Written exercise:
Please print the listing below word for word, leaving out the pictures.

Material supplied:
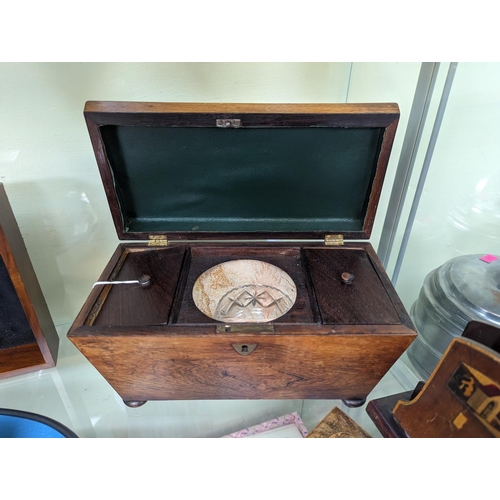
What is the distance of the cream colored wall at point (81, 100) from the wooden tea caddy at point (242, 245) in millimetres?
267

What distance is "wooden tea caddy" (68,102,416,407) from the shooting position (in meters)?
1.03

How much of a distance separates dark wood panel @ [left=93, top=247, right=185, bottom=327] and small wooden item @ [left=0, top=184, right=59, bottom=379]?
31cm

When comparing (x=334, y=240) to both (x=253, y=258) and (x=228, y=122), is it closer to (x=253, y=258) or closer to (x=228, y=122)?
(x=253, y=258)

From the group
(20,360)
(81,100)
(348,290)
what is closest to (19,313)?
(20,360)

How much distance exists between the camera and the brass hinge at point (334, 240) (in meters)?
1.33

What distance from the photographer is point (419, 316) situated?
1.45 metres

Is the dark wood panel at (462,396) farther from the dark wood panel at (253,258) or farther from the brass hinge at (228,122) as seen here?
the brass hinge at (228,122)

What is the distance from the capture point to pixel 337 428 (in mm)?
1166

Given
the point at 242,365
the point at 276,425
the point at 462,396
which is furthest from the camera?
the point at 276,425

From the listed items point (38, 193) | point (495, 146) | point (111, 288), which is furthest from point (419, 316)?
point (38, 193)

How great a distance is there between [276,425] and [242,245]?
63cm

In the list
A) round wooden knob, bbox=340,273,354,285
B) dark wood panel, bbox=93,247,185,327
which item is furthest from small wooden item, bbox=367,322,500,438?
dark wood panel, bbox=93,247,185,327

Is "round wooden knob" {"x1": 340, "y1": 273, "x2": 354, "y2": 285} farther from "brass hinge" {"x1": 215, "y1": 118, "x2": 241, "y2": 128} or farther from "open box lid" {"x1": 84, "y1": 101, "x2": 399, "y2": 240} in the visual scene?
"brass hinge" {"x1": 215, "y1": 118, "x2": 241, "y2": 128}

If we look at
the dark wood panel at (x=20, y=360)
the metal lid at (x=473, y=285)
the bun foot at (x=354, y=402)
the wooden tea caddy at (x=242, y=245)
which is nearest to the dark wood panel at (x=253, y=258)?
the wooden tea caddy at (x=242, y=245)
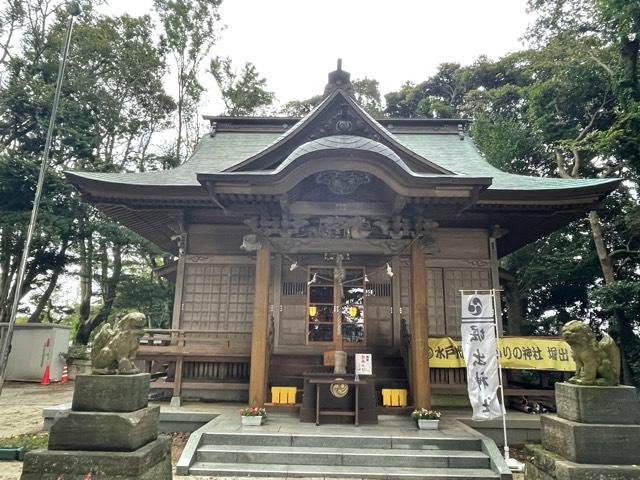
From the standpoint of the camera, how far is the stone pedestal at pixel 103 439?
13.7ft

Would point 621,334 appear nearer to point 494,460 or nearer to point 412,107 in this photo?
point 494,460

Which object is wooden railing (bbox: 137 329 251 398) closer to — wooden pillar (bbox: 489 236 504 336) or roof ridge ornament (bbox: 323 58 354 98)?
roof ridge ornament (bbox: 323 58 354 98)

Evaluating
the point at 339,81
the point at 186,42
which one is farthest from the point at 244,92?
the point at 339,81

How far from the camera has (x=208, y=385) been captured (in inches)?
346

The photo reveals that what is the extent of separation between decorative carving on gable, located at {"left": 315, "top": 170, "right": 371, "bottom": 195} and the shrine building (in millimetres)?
23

Solved problem:
What is the distance of the cream colored wall at point (81, 100) from the wooden tea caddy at point (242, 245) in millimetres?
267

What distance is "wooden tea caddy" (68,102,416,407) from the shooting position (in meters)?
1.03

How much of a distance separates dark wood panel @ [left=93, top=247, right=185, bottom=327] and small wooden item @ [left=0, top=184, right=59, bottom=379]?
31cm

When comparing (x=334, y=240) to both (x=253, y=258) and (x=228, y=122), is it closer to (x=253, y=258) or closer to (x=228, y=122)?
(x=253, y=258)

From the group
(20,360)
(81,100)
(348,290)
what is closest to (19,313)?
(20,360)

How much distance exists between the camera and the brass hinge at point (334, 240) (in meters)?
1.33

What distance from the photographer is point (419, 316) situated?
1.45 metres

Is the dark wood panel at (462,396) farther from the dark wood panel at (253,258) or farther from the brass hinge at (228,122) as seen here?
the brass hinge at (228,122)

What is the distance from the capture point to pixel 337 428 (in mm)?
1166

Given
the point at 242,365
the point at 276,425
the point at 462,396
which is furthest from the camera?
the point at 276,425

From the listed items point (38, 193) | point (495, 146) | point (111, 288), which is furthest from point (419, 316)?
point (38, 193)

How great a distance is there between [276,425] and [242,245]?
63cm

In the list
A) round wooden knob, bbox=340,273,354,285
B) dark wood panel, bbox=93,247,185,327
which item is furthest from small wooden item, bbox=367,322,500,438?
dark wood panel, bbox=93,247,185,327

Is "round wooden knob" {"x1": 340, "y1": 273, "x2": 354, "y2": 285} farther from "brass hinge" {"x1": 215, "y1": 118, "x2": 241, "y2": 128} or farther from "open box lid" {"x1": 84, "y1": 101, "x2": 399, "y2": 240} in the visual scene?
"brass hinge" {"x1": 215, "y1": 118, "x2": 241, "y2": 128}

If we look at
the dark wood panel at (x=20, y=360)
the metal lid at (x=473, y=285)
the bun foot at (x=354, y=402)
the wooden tea caddy at (x=242, y=245)
which is nearest to the dark wood panel at (x=253, y=258)?
the wooden tea caddy at (x=242, y=245)
From the standpoint of the camera, how far is the stone pedestal at pixel 103 439?
13.7ft

Would point 621,334 appear nearer to point 494,460 or nearer to point 412,107 in this photo?
point 494,460

Which object is wooden railing (bbox: 137 329 251 398) closer to — wooden pillar (bbox: 489 236 504 336) or roof ridge ornament (bbox: 323 58 354 98)?
roof ridge ornament (bbox: 323 58 354 98)

Evaluating
the point at 339,81
the point at 186,42
which one is farthest from the point at 244,92?
the point at 339,81

How far from the camera has (x=208, y=385) been captured (in inches)?
346

The photo reveals that what is the extent of separation between decorative carving on gable, located at {"left": 315, "top": 170, "right": 371, "bottom": 195} and the shrine building (in millimetres)?
23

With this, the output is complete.